A necessidade de mesclar
Publicado em 04/11/2015

Editorial


Estabelecer alternativas é quase que um desafio diário para cada cidadão. Não é possível, nos dias atuais, estimar que a rota traçada na mente de forma antecipada transcorra sem restrições. Isso, de certo modo, nos força a planejar nossas ações muito além do óbvio, mas de maneira a vislumbrar um caminho paralelo, ou mais de um, que nos proporcione, ao final do traçado, o resultado esperado.
A breve análise acima é algo para se pensar, mesmo que em uma escala bem individual. Por outro lado, o debate desencadeado ontem, em Bagé, a respeito das potencialidades e dos desafios de consolidar a diversificação da matriz produtiva regional nos coloca em frente a um cenário muito amplo que, de uma forma ou outra, acaba atingindo todos.
Primeiro porque essa diversificação, em especial no setor primário, já demonstrou ser uma forte aliada do homem do campo. Principalmente por garantir alternativas que gerem renda quando à cultura principal de determinada propriedade venha a sofrer alguma dificuldade, seja com intempéries ou mesmo questões de mercado.

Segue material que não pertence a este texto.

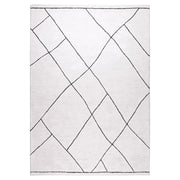 Lavin Rugs N5013 Myra 2' x 3' Geo Rug, Cream Brown/Black/White - N5013-0203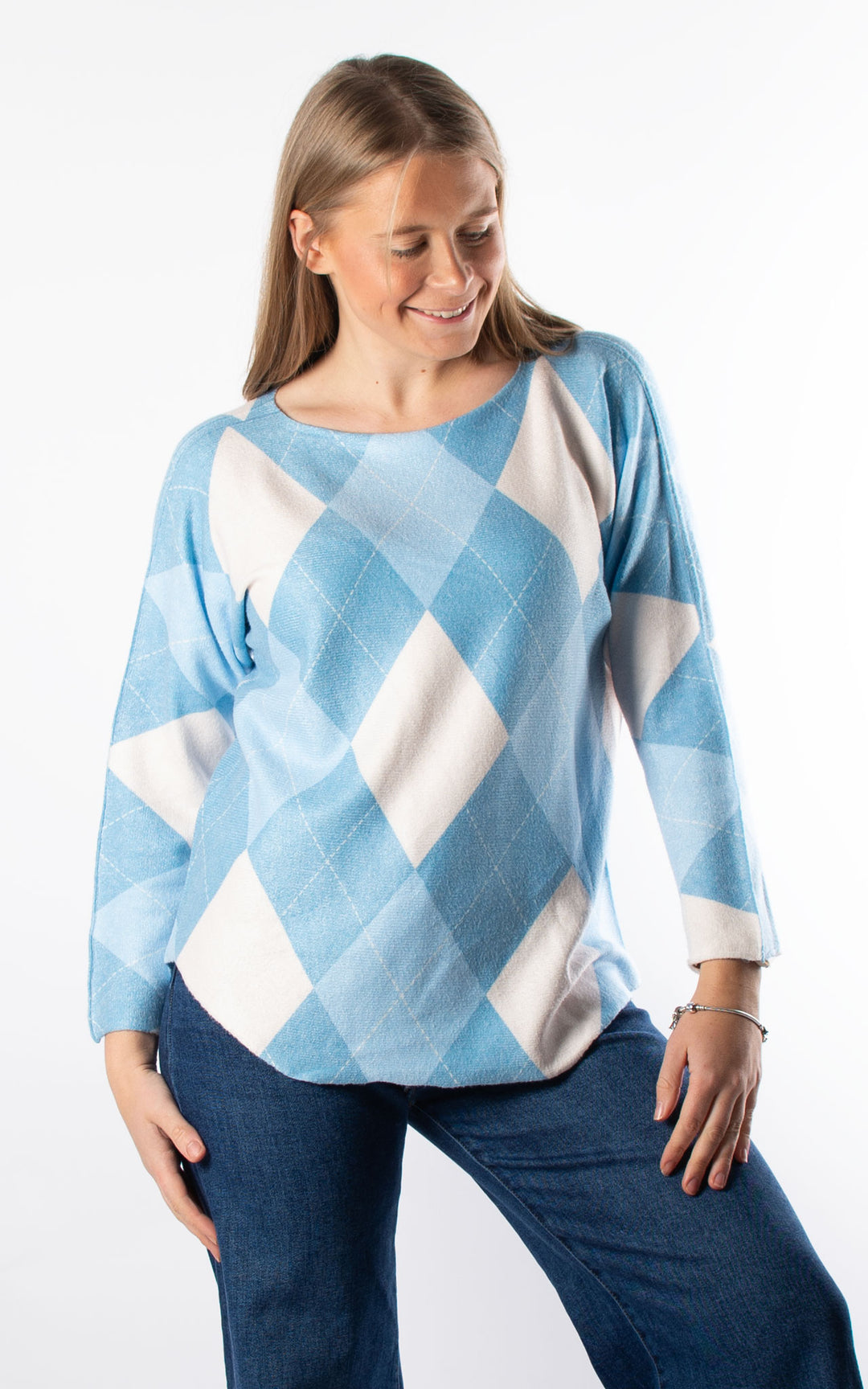 Argyle Soft Knit | Blue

Ou seja, se o produtor de carne, grãos ou mesmo outro item primário tem resultados positivos, estará estimulado a ampliar suas atividades, o que deve significar mais oferta para nós, consumidores, e por um preço mais acessível. Mas muito além disso, esse cenário auxilia no processo de crescimento regional.
Situação clara disso, aliás, foi exposta pelo proprietário da Estância Guatambu, de Dom Pedrito, Valter José Pötter. A propriedade, que já era destaque na pecuária e agricultura, ganhou novo estímulo ao investir na vitivinicultura – também já colhendo bons resultados. Mesmo assim, a ideia é seguir inovando. O próximo passo deve ser voltado à olivicultura e, acreditem, em energias renováveis. Neste segundo ponto, a proposta é simplesmente atender a sua própria demanda. De qualquer maneira, algo muito além do esperado para qualquer empreendimento individual, ainda mais no setor produtivo.

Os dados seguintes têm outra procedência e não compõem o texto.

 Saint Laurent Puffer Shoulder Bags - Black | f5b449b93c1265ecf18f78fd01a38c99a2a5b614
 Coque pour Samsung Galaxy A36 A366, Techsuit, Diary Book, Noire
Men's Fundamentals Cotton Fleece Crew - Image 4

Esses pontos, mesmo que por meio de uma percepção genérica, comprovam que mesclar traz resultados. Mas, para se atingir tudo isso, muito é necessário.
Os desafios – e foi isso que motivou o debate de terça-feira –, porém, não são poucos.  E para cada setor, ao que parece, é uma questão diferente. A vitivinicultura segue enfrentando a concorrência de produtos importados. A inserção de culturas junto à pecuária exige atenção constante. Mas, se superados os percalços, há de se convir que mesclar ainda é o caminho.